Con l’entrata in guerra dell’Italia, le campagne contro gli sprechi alimentari, per l’utilizzo di avanzi e surrogati nella dieta quotidiana, per aumentare e migliorare le produzioni agricole - una costante degli anni precedenti - diventano sempre più martellanti.

Il regime amplifica ed estende la diffusione di articoli, pubblicità e opuscoli propagandistici con consigli e suggerimenti, rivolti a produttori e consumatori, che paiono diventare sempre più imperativi e ricatti patriottici: «Vincere. Bieticoltori! Anche nelle prime fasi del lavoro, usate tutte le cure possibili e i sistemi più razionali per raggiungere la meta dei 50 q.li di saccarosio per ettaro. Il paese attende da voi il suo fabbisogno di zucchero e alcole carburante per la nostra vittoria». E ancora: «I soldati sottoposti alle eroiche fatiche della guerra, hanno bisogno dei grassi economizzati dai cittadini» (Burro o cannoni, 1940).

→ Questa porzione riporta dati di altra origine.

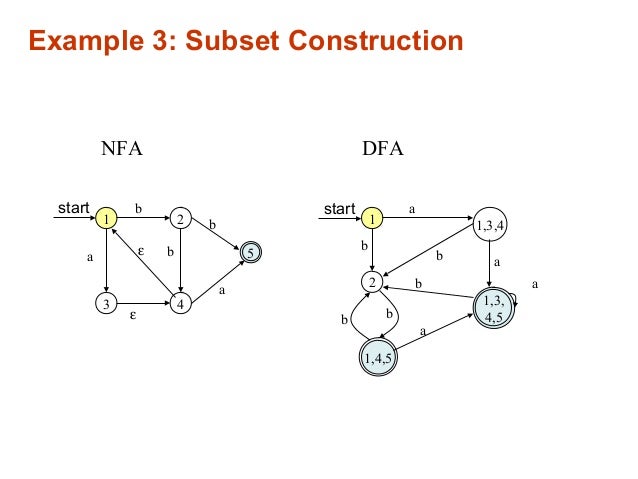 Example 3: Subset Construction

NFA

start
1
b
2
b
5
a
ε
b
3
ε
4
a

DFA

start
1
a
1,3,4
b
b
a
2
b
a
1,3, 4,5
b
b
a
1,4,5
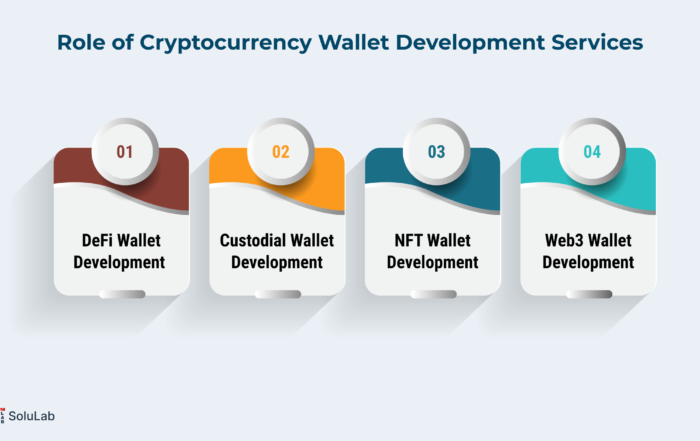 Role of Cryptocurrency Wallet Development Services

01
DeFi Wallet Development

02
Custodial Wallet Development

03
NFT Wallet Development

04
Web3 Wallet Development

SoluLab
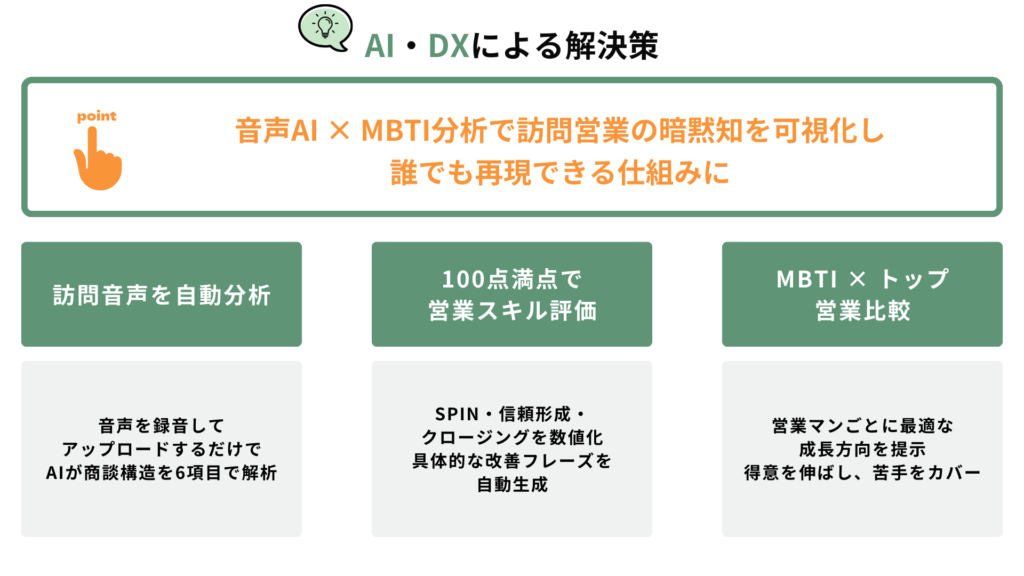 AI・DXによる解決策

point

音声AI × MBTI分析で訪問営業の暗黙知を可視化し
誰でも再現できる仕組みに

訪問音声を自動分析

音声を録音して
アップロードするだけで
AIが商談構造を6項目で解析

100点満点で
営業スキル評価

SPIN・信頼形成・
クロージングを数値化
具体的な改善フレーズを
自動生成

MBTI × トップ
営業比較

営業マンごとに最適な
成長方向を提示
得意を伸ばし、苦手をカバー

Le direttive in campo alimentare propongono agli italiani di fare colazione con un grappolo d’uva «che può sostituire il solito zabaione d’anteguerra» perchè «in misura diluita contiene sostanze con funzione analoga a quella che fa tanto desiderare e ricercare le uova», ormai introvabili sul mercato legale, e di utilizzarne i semi tostati per produrre una bevanda che dovrebbe assomigliare al caffé; di allevare galline e conigli nelle terrazze cittadine per superare la mancanza di carne bovina; di cucinare con il Vegedor (un estratto a base vegetale), che ha «il medesimo sapore e la medesima fragranza della cucina di tempo fa», per rimpiazzare i grassi, e così via.

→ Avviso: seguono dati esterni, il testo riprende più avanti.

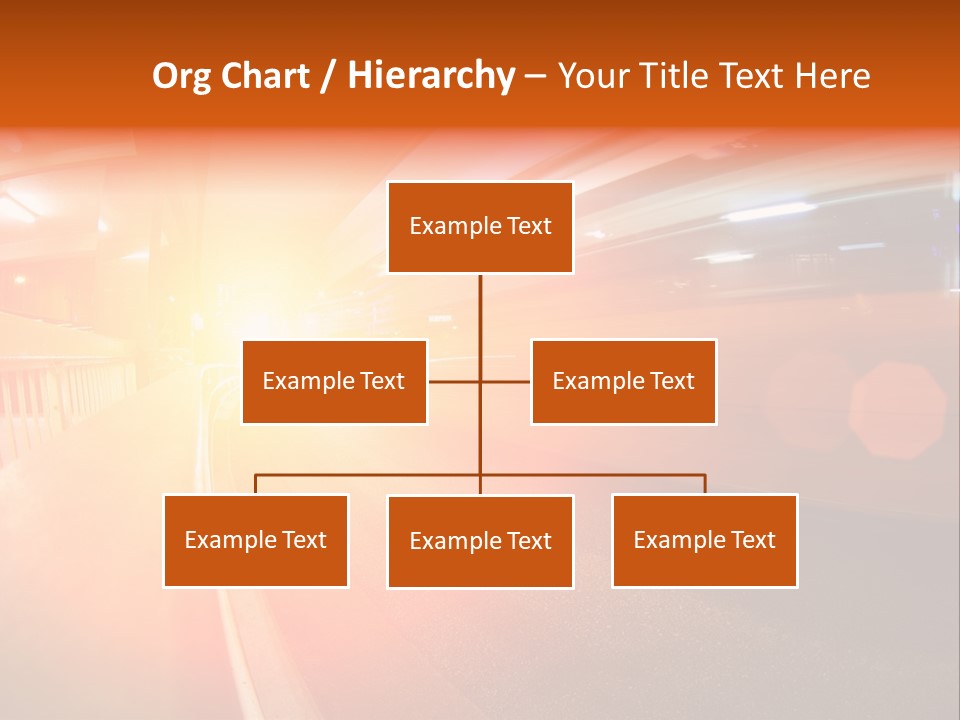 Org Chart / Hierarchy – Your Title Text Here

Example Text

Example Text

Example Text

Example Text

Example Text

Example Text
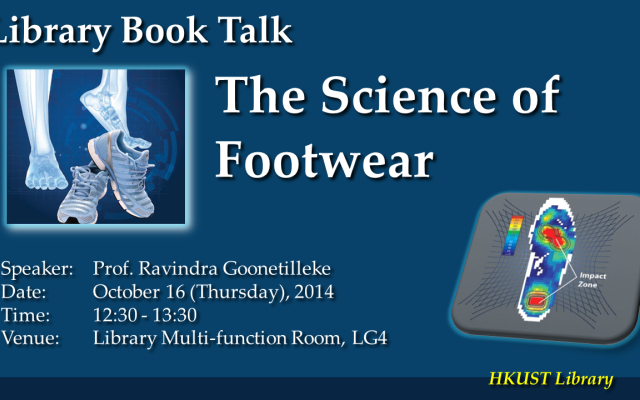 Library Book Talk

The Science of Footwear

Impact Zone

Speaker: Prof. Ravindra Goonetilleke
Date: October 16 (Thursday), 2014
Time: 12:30 - 13:30
Venue: Library Multi-function Room, LG4

HKUST Library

Le prescrizioni e i dettami del regime abbondano anche nei nuovi ricettari e nelle rubriche di cucina, dove vengono suggerite tecniche inedite e singolari accorgimenti per mettere in tavola piatti definiti non già dai loro ingredienti ma da quello che non contengono. Ed ecco, allora, comparire ricette come il «finto caviale», la «finta maionese», la «finta panna», operazione tutta propagandistica che serve a «travestire la penuria» (M. Mafai, Pane nero, p. 90) e «mette in luce non solo il livello infimo raggiunto dall’alimentazione italiana, ma anche a quale punto di spietato cinismo [sia] giunta la comunicazione politica del regime» (A. De Bernardi, p. 131).

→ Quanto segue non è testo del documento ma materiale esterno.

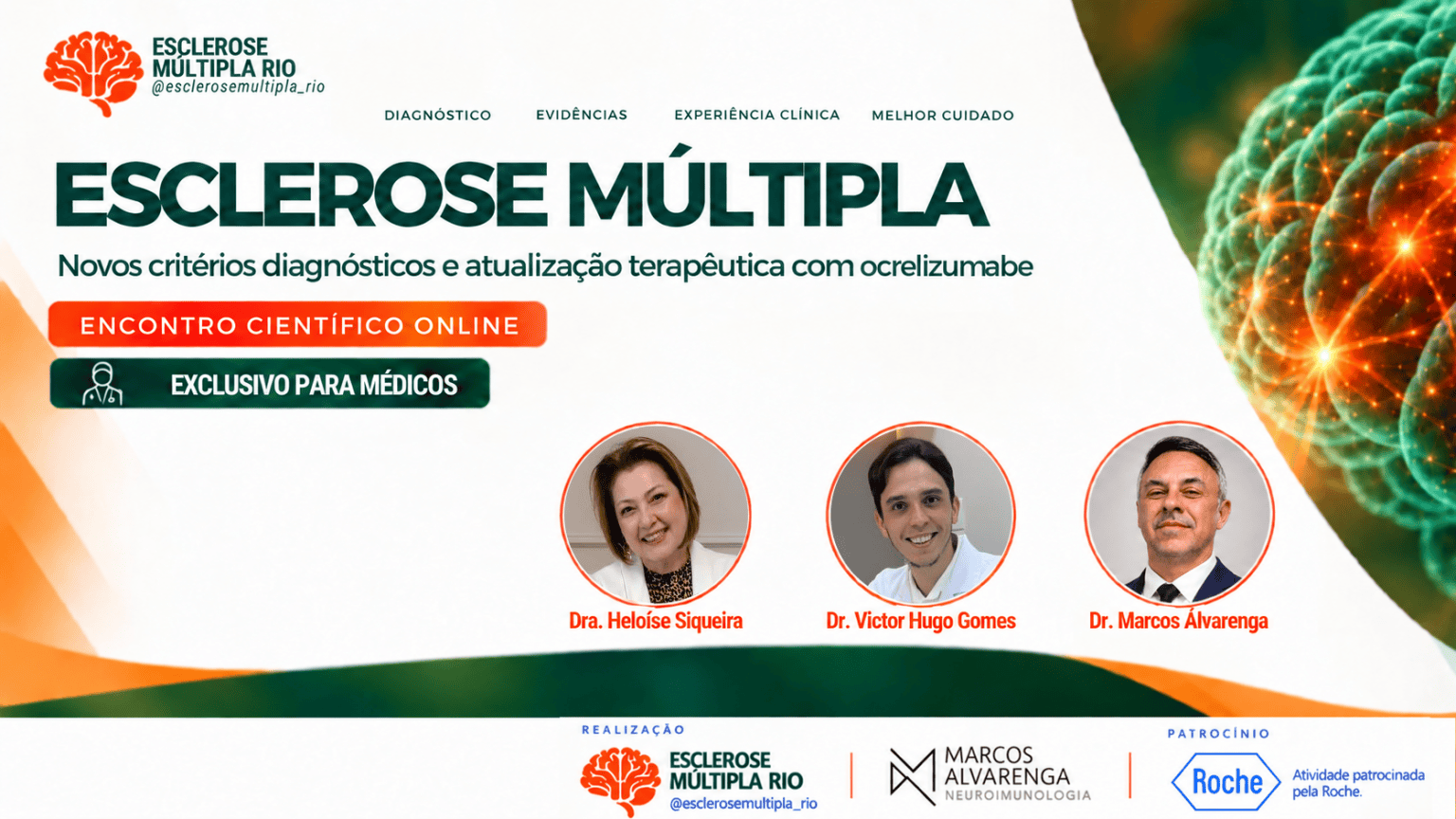 ESCLEROSE MÚLTIPLA RIO
@esclerosemultipla_rio

DIAGNÓSTICO EVIDÊNCIAS EXPERIÊNCIA CLÍNICA MELHOR CUIDADO

ESCLEROSE MÚLTIPLA

Novos critérios diagnósticos e atualização terapêutica com ocrelizumabe

ENCONTRO CIENTÍFICO ONLINE

EXCLUSIVO PARA MÉDICOS

Dra. Heloíse Siqueira

Dr. Victor Hugo Gomes

Dr. Marcos Álvarenga

REALIZAÇÃO

ESCLEROSE MÚLTIPLA RIO
@esclerosemultipla_rio

MARCOS ALVARENGA
NEUROIMUNOLOGIA

PATROCÍNIO

Roche

Atividade patrocinada pela Roche.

Il regime fascista, nonostante la strombazzante propaganda, non riuscirà a garantire ne “il burro” né “i cannoni”, dimostrandosi del tutto inefficiente: subirà sconfitte militari su tutti i fronti di guerra e non riuscirà a garantire le condizioni minime di sopravvivenza della popolazione (A. De Bernardi, Alimentazione di guerra, p. 135).


Approfondimenti bibliografici:

Alberto De Bernardi, Alimentazione di guerra, in Luca Alessandrini, Matteo Pasetti (a cura di), 1943: guerra e società, Roma, Viella, 2015.

Miriam Mafai, Pane nero. Donne e vita quotidiana nella seconda guerra mondiale, Milano, Mondadori, 1987.